I can't imagine the rationale that allowed this ruling. Conversely, we are taught that the formation of the corporation separates persons from the entity so that the person is not liable for the corporate actions. How can you possibly trample that principle by now suggesting that corporations are people? Not only is this an incredible affront to that long-held principle, but obviously a dangerous one that now puts us in the position of being able to "purchase" a president. Is that really the way this great, proud, free democracy wants to choose its leaders?
—Alan R. Ziegler; Rochester Area Business Ethics Foundation
The court seems focused on legal technicalities and unconcerned with the practical consequences of its decision. We already have a plutocracy and seem to be moving rapidly to an oligarchy. Allowing unlimited corporate funding assures that the politicians will be utterly owned and controlled by the corporations. The current election spending far outstrips what the rank and file electorate could possibly provide. So to whom will the political winners be indebted? In previous cases the court has argued that if Congress disagrees, it can change the law. How many Congress persons will change the law to risk shutting down their personal payments? It’s the "Gilded Age" revisited. I fear the ultimate consequence will be near permanently to cripple our economy, perhaps with a real depression as the dénouement. The golden goose of the American economy and the American Dream may already be dead. If so, the Supreme Court can take some credit for the deed.
This ruling ensures that elections go to the highest bidder. That can't be what we want.
—David Lamb, Rochester
I guess freedom of speech is one thing but huge contributions amount to buying the candidate and is repeated so they get reelected. I hope we can find a better way of financing elections that is fair to all and does not have the public paying for it thorough taxes.

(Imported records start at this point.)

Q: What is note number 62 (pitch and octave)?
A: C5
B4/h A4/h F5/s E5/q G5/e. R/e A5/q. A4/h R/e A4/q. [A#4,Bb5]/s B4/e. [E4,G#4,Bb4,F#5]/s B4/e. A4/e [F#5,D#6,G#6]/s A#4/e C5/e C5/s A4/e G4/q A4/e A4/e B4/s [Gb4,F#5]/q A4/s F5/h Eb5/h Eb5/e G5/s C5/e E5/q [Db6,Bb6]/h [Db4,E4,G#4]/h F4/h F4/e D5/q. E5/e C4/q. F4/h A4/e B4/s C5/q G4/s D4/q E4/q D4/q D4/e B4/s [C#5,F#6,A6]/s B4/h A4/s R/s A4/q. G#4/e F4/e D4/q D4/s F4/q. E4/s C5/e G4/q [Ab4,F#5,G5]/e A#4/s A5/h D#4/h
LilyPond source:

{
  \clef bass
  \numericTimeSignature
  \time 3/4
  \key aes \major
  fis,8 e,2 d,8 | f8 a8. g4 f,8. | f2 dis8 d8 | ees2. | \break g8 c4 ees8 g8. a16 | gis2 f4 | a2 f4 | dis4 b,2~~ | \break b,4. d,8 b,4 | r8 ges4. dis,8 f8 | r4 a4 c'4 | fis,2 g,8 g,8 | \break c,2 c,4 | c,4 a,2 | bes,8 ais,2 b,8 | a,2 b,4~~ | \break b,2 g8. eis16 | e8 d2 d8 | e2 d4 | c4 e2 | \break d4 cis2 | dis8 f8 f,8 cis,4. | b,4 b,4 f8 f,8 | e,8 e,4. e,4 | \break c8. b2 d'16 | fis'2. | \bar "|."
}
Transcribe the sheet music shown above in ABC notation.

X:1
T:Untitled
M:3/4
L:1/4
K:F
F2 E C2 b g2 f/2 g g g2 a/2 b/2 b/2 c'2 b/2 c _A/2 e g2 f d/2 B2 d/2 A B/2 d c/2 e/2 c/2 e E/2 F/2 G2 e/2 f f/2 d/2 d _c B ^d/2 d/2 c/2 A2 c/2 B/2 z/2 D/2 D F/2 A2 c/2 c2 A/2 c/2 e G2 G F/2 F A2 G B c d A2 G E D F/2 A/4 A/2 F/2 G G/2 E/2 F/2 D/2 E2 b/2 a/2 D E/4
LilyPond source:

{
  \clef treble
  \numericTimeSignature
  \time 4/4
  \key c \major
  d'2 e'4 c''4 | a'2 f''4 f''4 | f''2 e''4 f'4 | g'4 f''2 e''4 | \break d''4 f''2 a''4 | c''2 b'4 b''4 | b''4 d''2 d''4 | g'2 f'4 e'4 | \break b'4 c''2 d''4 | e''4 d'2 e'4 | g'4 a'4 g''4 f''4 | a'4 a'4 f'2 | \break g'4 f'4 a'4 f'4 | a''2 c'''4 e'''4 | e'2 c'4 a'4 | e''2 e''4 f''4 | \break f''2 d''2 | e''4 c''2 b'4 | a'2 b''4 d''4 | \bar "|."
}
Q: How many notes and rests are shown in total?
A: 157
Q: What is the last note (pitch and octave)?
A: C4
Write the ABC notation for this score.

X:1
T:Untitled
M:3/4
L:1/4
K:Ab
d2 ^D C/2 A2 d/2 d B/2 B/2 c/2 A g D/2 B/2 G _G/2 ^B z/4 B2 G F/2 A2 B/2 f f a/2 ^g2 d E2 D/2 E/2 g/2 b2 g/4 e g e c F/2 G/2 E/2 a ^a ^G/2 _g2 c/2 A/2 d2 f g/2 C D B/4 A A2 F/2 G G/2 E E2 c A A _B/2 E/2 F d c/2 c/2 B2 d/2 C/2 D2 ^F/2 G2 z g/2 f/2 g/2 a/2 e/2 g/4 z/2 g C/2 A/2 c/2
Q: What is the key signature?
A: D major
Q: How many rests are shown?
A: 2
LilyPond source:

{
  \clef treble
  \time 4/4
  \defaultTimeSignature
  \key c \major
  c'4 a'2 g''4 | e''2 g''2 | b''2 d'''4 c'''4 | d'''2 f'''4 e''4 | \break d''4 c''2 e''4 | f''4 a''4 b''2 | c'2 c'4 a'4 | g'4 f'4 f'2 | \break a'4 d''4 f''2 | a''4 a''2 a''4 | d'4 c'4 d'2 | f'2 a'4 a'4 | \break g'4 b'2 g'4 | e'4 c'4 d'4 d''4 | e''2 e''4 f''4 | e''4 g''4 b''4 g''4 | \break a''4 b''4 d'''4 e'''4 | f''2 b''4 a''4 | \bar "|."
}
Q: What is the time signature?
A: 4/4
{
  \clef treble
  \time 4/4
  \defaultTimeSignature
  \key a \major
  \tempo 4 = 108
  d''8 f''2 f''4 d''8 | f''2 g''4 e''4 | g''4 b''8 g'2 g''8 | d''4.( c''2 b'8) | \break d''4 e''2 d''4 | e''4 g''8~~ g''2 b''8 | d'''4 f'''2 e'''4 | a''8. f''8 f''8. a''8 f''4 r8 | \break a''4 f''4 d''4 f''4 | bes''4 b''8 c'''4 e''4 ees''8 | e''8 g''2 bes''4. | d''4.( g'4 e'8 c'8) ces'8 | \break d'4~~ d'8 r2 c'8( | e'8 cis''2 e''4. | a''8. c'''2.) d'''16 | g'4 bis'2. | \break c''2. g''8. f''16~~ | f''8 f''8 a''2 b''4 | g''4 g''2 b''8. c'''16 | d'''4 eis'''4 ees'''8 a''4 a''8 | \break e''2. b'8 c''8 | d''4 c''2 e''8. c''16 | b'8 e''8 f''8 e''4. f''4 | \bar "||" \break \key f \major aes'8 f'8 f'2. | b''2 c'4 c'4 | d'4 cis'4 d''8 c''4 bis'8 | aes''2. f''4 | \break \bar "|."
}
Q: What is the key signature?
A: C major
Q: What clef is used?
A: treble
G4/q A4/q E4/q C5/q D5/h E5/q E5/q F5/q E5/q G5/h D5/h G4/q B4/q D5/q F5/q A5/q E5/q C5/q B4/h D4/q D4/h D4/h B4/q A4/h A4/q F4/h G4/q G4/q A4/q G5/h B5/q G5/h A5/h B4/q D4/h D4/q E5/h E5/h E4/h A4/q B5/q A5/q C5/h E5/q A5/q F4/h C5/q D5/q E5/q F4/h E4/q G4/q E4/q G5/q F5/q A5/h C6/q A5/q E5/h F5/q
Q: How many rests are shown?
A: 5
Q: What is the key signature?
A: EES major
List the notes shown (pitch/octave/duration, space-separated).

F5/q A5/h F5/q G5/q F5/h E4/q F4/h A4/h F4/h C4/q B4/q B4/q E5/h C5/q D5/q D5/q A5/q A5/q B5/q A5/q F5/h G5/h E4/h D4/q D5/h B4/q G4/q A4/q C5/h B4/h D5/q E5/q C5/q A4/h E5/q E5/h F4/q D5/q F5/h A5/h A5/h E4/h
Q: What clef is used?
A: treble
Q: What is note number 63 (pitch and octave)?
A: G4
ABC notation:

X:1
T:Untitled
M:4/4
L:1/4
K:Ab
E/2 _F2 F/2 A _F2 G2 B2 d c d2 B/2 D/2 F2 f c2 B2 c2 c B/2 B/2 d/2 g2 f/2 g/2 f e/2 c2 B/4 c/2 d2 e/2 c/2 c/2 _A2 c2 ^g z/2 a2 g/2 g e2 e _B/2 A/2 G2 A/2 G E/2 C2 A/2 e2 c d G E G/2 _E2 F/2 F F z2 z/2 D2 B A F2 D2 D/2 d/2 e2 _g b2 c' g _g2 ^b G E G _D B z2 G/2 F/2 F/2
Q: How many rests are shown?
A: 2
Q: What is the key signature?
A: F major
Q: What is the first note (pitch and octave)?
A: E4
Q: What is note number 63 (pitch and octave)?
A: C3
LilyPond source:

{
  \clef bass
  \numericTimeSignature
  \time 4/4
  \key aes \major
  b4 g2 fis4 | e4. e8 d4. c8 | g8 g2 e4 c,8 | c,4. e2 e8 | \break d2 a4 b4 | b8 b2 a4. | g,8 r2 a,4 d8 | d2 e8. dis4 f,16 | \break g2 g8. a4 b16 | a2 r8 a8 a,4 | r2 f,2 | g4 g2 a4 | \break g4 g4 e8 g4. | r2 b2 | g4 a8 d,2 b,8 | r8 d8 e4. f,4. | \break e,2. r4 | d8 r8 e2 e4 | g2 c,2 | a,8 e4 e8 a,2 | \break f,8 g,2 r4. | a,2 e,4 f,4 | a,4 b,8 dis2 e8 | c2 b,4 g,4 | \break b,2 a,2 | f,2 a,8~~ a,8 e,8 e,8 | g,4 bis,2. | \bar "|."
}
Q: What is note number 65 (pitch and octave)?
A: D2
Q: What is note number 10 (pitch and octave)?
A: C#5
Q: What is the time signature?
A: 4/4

This guarantees the takeover of our political system by big money interests - and that will NOT benefit American society in the long run!
—Paul Haney, Rochester
Regulating political speech just creates more problems. David Axelrod says he wants to amend the First Amendment. How? By replacing "free" with "fair"? Imagine if the First Amendment allowed only "fair" speech, "fair" religion and “fair" press? If you think money matters now, what would it be like if Obama or Bush or Mr. Morsi decided what was fair? No, thank you. More speech please.
—Peter Durant, Nixon Peabody
To state that the Founding Fathers intended the Bill of Rights to apply to artificial legal constructs such as corporations, giving them the same standing as the rights of individual citizens, is absurd.
—Jim Bertolone, Rochester AFL-CIO
Anyone has the right to contribute to political parties. I just wish I had more to contribute! If unions can contribute, why can't corporations?